Ксения рванулась к ящику и вдруг остановилась, вспомнив, что у нее нет ключа. Ключ остался в ящике стола, в квартире Валерия Игашова, в ее новой квартире.
— Я говорил ей, — бубнил в спину сосед, — зачем в ящике-то оставлять, когда мы сами можем передать? Оставьте, мол, нам, в полной сохранности будет… А она говорит: «Ничего, я лучше в ящике. Только вы ей скажите, что оно в ящике».
Ксения нашла в кармане карандаш и попыталась поддеть письмо через отверстие в ящике. У нее ничего не получилось.
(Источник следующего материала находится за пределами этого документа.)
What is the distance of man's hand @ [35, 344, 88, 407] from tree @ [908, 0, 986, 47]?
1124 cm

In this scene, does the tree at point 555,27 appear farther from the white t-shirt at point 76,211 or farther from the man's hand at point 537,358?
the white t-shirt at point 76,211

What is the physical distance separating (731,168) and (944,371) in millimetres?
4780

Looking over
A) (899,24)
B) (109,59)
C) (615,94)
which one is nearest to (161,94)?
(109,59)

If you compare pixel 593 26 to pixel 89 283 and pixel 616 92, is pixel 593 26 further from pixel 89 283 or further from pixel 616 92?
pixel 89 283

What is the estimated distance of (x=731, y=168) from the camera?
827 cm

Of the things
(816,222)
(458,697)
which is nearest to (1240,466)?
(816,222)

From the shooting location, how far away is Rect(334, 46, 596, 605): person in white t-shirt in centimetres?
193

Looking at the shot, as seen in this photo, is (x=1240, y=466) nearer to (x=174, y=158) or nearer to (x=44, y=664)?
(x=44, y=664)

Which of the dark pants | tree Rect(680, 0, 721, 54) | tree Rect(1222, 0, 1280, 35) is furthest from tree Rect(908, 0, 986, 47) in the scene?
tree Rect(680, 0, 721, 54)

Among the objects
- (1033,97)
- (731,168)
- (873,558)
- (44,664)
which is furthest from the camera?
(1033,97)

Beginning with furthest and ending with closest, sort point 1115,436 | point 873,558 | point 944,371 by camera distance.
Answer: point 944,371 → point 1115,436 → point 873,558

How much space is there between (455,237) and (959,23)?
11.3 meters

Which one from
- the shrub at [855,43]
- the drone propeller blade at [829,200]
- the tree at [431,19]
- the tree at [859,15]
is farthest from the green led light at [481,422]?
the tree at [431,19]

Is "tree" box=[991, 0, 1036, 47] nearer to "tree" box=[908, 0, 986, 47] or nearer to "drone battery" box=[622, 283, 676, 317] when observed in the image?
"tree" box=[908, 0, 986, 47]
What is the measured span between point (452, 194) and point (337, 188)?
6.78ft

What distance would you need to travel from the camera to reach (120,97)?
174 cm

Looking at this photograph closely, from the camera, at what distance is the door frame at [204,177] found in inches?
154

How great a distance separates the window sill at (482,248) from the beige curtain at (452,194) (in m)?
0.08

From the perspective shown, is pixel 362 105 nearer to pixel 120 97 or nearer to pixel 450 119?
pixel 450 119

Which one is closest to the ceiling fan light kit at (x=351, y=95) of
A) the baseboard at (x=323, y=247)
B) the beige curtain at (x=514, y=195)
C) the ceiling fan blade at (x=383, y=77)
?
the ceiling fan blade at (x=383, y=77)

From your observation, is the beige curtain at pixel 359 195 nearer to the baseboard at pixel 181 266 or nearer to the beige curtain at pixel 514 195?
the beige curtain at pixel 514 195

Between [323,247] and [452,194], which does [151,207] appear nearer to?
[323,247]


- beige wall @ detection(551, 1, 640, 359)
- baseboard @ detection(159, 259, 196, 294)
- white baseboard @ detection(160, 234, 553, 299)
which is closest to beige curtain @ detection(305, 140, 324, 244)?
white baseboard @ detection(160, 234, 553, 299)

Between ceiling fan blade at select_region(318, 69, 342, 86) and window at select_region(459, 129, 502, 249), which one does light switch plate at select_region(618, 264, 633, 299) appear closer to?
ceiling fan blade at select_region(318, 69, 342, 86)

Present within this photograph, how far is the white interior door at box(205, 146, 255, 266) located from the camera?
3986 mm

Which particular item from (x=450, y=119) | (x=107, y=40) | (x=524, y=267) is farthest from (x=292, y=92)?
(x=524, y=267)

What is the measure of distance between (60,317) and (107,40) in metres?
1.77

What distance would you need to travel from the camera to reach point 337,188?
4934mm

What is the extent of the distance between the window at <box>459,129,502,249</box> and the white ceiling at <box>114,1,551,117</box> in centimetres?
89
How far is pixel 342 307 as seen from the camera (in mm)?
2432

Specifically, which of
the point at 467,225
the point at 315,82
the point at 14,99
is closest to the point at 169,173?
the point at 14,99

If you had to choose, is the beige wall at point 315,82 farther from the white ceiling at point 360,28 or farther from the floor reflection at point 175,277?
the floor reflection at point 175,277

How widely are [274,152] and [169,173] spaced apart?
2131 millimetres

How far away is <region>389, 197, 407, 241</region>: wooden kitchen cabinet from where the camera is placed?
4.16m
Она даже вспотела от волнения.
— Минуточку! — сосед решительно отстранил ее руку. — Я его сейчас достану.
Он ушел и вскоре вернулся, неся инструменты. Но, очевидно, он не был мастаком по части открывания почтовых ящиков. Поковыряв в замке отверткой, он засопел недовольно и поскреб лысеющую макушку.
— А сломать ящик вы сумеете? — с надеждой спросила Ксения.
— Сломать каждый дурак сумеет, — буркнул расстроенный своей неудачей сосед.
— Тогда ломайте! — приказала она.
Ломать — не делать… Через минуту Ксения держала в руках белый треугольник; защемило сердце — много лет назад они с бабушкой получали точь-в-точь такие же треугольники от матери. Но тогда была война, с которой младший сержант связи Анастасия Кирилловна Гаранина привезла сквозное ранение и два ордена Красной Звезды…
— Спасибо, — сказала она, — а теперь я пойду.
— Если хотите, я починю ящик? — предложил сосед.
— Спасибо еще раз… До свидания.
Она медленно спустилась по лестнице, но, выйдя на улицу, сразу же заторопилась. Она не могла понять, куда, собственно, торопится. А между тем почти бежала, сжав белый треугольник в руке. Потом она остановилась, почувствовав, что больше не в силах бежать. Увидела ярко освещенную витрину магазина и направилась к ней, на ходу разворачивая письмо.